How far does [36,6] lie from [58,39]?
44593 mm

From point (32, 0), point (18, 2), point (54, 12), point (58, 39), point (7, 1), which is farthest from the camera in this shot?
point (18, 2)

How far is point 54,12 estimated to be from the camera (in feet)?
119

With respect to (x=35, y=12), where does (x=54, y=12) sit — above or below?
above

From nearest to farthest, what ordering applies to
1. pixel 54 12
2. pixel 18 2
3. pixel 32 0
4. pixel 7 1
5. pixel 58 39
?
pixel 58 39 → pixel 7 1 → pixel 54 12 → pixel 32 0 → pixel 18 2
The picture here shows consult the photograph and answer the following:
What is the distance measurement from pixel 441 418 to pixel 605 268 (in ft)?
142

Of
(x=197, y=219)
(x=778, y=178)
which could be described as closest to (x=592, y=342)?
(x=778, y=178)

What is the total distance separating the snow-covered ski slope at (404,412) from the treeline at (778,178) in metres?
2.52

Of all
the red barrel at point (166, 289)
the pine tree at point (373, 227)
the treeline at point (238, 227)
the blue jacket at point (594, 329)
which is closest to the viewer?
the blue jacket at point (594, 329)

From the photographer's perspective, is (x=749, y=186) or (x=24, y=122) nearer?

══════════

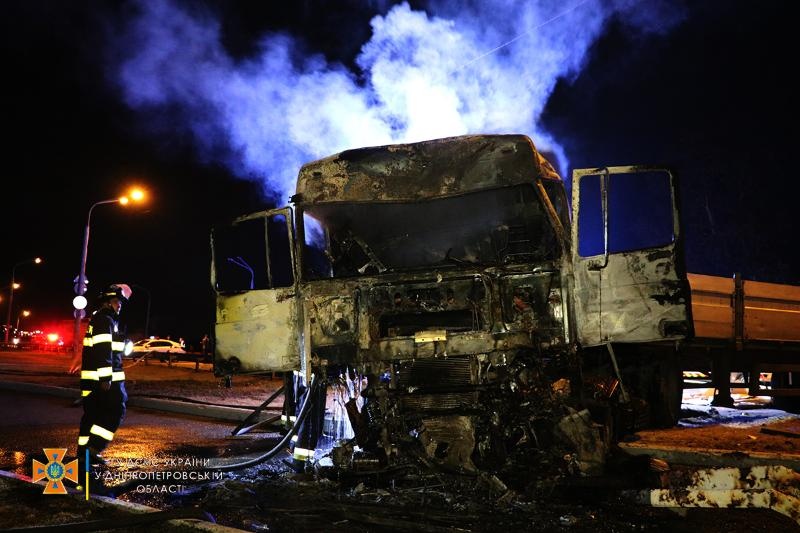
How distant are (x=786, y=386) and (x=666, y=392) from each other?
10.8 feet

══════════

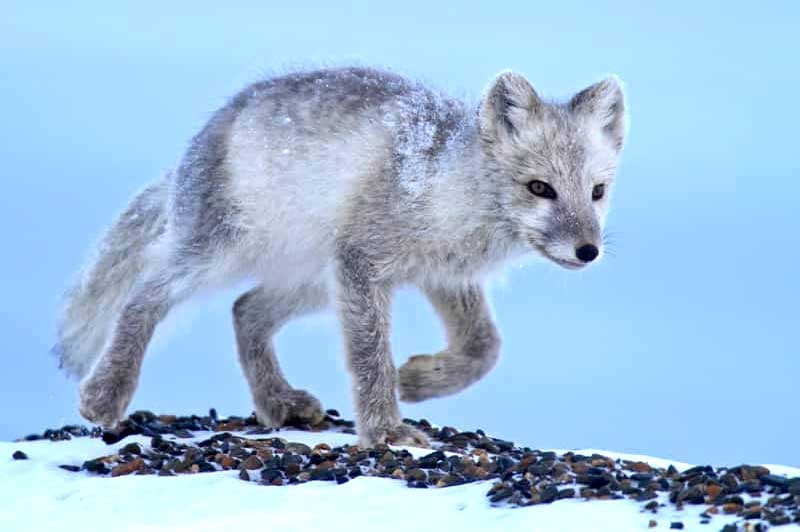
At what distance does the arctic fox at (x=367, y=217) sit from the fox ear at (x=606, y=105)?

══════════

-- Aim --
Reproduce the material word for word, beginning at the line containing "How far does [36,6] lie from [58,39]?" and continuing through the line containing "pixel 58 39 →", with both of those lines included.

-- Expected answer --
How far does [36,6] lie from [58,39]?
44593 mm

From point (32, 0), point (18, 2), point (54, 12), point (58, 39), point (7, 1), which is farthest from the camera in this shot?
point (18, 2)

How far is point 54,12 estimated to be from the camera (in feet)?
119

With respect to (x=35, y=12), where does (x=54, y=12) sit — above or below?
above

From nearest to farthest, what ordering applies to
1. pixel 54 12
2. pixel 18 2
3. pixel 32 0
4. pixel 7 1
5. pixel 58 39
?
pixel 58 39 → pixel 7 1 → pixel 54 12 → pixel 32 0 → pixel 18 2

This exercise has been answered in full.